Vu la procédure suivante :

Par une requête et des mémoires, enregistrés les 31 mars 2021, 8, 9 et 12 septembre 2022, la société Moreau Kusunoki Architectes, représentée par Me Salles, demande au tribunal :

1°) d'établir le décompte général et définitif du marché de maîtrise d'œuvre que le groupement a conclu avec l'Université Savoie Mont-Blanc pour au montant de 845 741,62 euros HT, soit 1 013 513,09 euros TTC et plus précisément le décompte général et définitif de Moreau Kusunoki Architectes au montant de 459 658,11 euros HT, soit 550 730,89 euros TTC, décomposé comme suit :

- Prestations contractuelles : 442 803,89 euros HT, soit 531 364,67 euros TTC

- Travaux supplémentaires : 12 560 euros HT, soit 15 072 euros TTC

- Intérêts moratoires : 4 294,22 euros ;

2°) de condamner l'Université Savoie Mont-Blanc à lui verser la somme de 21 495,59 euros HT, soit 24 932,87 euros TTC, en règlement du solde du marché, cette somme étant assortie des intérêts légaux capitalisés à compter du 1er décembre 2020 ;

3°) de mettre à la charge de l'université Savoie Mont Blanc une somme de 5 000 euros à verser à chacun en application de l'article L. 761-1 du code de justice administrative.

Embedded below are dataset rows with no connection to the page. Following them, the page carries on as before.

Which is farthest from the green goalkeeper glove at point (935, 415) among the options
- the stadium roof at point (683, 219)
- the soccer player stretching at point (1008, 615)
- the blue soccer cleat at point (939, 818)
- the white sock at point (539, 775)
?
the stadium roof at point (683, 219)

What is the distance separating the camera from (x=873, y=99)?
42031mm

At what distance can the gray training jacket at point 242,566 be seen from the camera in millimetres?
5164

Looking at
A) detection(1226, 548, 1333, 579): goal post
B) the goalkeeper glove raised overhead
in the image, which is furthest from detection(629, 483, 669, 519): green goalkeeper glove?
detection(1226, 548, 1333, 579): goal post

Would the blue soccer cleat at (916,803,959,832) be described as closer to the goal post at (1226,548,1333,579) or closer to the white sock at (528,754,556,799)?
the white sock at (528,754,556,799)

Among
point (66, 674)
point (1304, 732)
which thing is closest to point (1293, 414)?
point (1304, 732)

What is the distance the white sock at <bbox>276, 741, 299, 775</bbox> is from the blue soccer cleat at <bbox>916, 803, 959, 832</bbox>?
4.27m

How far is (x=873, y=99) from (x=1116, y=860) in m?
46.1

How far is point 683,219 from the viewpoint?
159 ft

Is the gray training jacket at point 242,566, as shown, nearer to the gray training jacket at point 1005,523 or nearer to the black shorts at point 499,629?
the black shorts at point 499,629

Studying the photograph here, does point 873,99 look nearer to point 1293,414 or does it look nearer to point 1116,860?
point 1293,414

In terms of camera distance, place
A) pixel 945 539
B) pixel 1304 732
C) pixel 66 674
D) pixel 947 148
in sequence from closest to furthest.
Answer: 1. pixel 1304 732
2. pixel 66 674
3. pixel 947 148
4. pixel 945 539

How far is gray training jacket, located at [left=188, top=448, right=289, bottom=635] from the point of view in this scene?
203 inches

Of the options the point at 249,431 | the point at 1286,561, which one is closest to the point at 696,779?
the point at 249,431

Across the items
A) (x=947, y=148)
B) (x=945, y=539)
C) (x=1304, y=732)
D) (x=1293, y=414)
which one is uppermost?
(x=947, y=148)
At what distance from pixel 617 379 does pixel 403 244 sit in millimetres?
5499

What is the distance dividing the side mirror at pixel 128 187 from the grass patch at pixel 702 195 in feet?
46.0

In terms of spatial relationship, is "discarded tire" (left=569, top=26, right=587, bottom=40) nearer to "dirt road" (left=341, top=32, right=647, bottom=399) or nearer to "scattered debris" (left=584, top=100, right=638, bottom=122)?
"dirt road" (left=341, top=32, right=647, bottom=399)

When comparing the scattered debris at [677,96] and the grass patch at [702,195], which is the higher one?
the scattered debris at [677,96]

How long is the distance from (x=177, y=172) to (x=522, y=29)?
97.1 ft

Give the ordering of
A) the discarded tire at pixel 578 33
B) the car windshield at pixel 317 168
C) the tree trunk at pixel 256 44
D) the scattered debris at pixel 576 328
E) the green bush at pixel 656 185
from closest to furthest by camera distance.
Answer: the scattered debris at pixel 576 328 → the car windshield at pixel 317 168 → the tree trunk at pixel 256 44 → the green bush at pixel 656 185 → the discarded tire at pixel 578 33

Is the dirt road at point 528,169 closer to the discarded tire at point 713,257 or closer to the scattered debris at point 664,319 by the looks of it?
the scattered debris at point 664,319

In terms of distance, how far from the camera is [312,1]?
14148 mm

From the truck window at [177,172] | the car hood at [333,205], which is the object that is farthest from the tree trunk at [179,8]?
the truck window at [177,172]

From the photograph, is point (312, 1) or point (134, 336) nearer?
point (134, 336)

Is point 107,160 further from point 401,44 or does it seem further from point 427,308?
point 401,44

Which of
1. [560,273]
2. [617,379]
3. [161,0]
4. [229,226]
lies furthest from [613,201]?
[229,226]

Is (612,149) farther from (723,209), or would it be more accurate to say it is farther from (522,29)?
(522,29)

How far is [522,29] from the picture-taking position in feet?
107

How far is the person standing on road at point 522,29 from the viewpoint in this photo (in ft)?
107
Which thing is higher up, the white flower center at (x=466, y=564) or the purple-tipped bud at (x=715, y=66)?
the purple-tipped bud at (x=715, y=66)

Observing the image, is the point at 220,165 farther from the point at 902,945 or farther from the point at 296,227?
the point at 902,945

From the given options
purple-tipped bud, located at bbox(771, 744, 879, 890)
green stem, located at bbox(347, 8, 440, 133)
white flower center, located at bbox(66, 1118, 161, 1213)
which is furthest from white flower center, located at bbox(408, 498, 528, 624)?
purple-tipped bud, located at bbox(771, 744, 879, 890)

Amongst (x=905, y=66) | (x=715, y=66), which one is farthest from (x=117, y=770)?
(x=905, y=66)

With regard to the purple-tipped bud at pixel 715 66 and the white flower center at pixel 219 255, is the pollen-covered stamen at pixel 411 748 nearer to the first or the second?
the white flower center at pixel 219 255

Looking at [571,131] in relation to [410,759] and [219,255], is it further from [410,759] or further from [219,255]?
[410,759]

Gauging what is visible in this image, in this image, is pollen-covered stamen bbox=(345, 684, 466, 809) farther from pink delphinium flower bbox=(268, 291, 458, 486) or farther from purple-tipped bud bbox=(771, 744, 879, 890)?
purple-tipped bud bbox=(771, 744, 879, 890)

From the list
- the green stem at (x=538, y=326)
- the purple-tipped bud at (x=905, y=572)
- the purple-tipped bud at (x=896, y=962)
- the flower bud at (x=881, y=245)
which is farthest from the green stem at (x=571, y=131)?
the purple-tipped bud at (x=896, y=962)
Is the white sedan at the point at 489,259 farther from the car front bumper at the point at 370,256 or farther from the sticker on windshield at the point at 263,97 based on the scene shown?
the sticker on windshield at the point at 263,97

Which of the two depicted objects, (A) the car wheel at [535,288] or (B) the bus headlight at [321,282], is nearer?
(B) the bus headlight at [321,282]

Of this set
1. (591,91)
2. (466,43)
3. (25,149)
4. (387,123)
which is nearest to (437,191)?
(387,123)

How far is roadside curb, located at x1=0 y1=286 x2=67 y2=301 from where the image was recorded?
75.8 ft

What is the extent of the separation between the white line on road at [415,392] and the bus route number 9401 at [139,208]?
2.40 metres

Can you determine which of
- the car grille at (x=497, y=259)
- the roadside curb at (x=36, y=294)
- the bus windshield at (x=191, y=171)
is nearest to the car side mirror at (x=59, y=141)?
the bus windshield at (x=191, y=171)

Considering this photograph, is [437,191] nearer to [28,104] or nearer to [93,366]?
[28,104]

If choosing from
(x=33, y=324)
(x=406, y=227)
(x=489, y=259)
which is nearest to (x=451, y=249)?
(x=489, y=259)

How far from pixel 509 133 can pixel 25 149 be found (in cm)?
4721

La requérante soutient que :

- sa requête est recevable ;

- des prestations non contestées doivent être réglées par l'université à hauteur de 21 247,09 euros HT ;

- c'est à tort que l'université n'a pas inclus la pénalité pour non-respect du programme dans le calcul du plafond des pénalités prévu par l'article 7.6 du CCP ;

- la pénalité pour non-respect du programme n'est pas justifiée et à titre subsidiaire, elle ne saurait en tout état de cause être réclamée qu'à la société BETOM ;

- la pénalité pour retard dans la transmission des documents n'est pas justifiée ;

- des travaux supplémentaires ont été réalisés et doivent être payés à hauteur de 12 560 euros ;

Par des mémoires en défense, enregistrés les 3 juin et 8 septembre 2022, l'Université Savoie Mont Blanc, représentée par Me Guimet conclut à titre principal à l'irrecevabilité de la requête, à titre subsidiaire à son rejet au fond, en toute hypothèse à ce qu'il soit dit que les conséquences de la non-conformité du bâtiment à la réglementation incendie ne relèvent pas de l'objet du présent litige et réserver les droits de l'université à l'égard de la requérante à ce titre et à ce que soit mis à la charge de la requérante la somme de 5 000 euros au titre de l'article L. 761-1 du code de justice administrative.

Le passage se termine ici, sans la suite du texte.